Agnes wrote: I loved "The Cat's Paw", which I think may be my fav LLoyd talkie. He Played someone very smart and very decent who out-foxed the bad guys at their own game. Lloyd just seemed to glide flawlessly through the dialog and inhabit the part. He seemed like such a babe-in-the-woods at the begining, but his seeming innocence was far from the truth, and it did trip up the mob.
Agnes
Absolutely agree.
The Cat's Paw is my favorite Lloyd talkie for the reasons you've mentioned. I also enjoy his rapport with Una Merkel, a well-chosen leading lady. On top of that, it's clear Lloyd really "got" the style required for sound in this film. I like
Movie Crazy too, but it plays like a silent comedy with sound added, whereas
The Cat's Paw is a true product of its era: the mid-1930s. As others have noted elsewhere, it feels like a Capra film (i.e. like
Mr. Deeds or
Mr. Smith.) The tone is natural and relaxed, and I don't recall any reworkings of silent era gags.
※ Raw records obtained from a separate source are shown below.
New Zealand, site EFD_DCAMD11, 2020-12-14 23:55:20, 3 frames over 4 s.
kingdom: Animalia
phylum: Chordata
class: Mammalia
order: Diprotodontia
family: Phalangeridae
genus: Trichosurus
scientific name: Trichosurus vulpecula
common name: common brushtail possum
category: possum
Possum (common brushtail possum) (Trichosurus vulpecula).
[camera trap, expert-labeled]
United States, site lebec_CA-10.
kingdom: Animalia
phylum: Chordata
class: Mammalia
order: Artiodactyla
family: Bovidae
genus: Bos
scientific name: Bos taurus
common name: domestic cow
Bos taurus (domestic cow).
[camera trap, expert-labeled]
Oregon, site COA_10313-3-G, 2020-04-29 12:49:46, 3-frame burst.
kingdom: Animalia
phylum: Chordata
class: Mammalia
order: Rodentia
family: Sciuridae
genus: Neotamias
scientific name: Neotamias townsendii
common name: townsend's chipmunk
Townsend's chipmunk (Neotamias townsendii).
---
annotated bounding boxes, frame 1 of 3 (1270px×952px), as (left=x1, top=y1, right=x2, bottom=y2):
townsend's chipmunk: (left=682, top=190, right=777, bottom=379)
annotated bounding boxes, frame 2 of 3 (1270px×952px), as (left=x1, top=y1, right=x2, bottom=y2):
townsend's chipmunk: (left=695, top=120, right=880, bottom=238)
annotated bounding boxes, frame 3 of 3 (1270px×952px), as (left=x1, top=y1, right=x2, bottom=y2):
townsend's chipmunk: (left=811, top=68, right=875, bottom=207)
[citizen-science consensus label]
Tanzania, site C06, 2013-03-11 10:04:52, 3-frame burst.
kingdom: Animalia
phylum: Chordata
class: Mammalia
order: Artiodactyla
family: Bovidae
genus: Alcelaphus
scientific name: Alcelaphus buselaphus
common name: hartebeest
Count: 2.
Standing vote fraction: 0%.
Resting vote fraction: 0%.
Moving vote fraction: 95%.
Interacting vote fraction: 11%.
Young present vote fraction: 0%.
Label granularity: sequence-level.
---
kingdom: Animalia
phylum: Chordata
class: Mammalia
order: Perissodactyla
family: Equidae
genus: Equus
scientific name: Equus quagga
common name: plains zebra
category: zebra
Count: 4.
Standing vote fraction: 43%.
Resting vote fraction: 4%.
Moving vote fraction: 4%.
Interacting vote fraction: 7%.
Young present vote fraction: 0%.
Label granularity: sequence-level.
A few years ago I saw the silent version of
Welcome Danger, i.e. the one that was released to theaters that hadn't yet been wired for sound. (The earlier version he abandoned no longer exists.) It plays better than the talkie version, but that's not saying much. And in the Chinatown sequence there are
endless shots of Harold clunking Asian guys on the head, I mean, over and over and over. I came out of the theater with a migraine.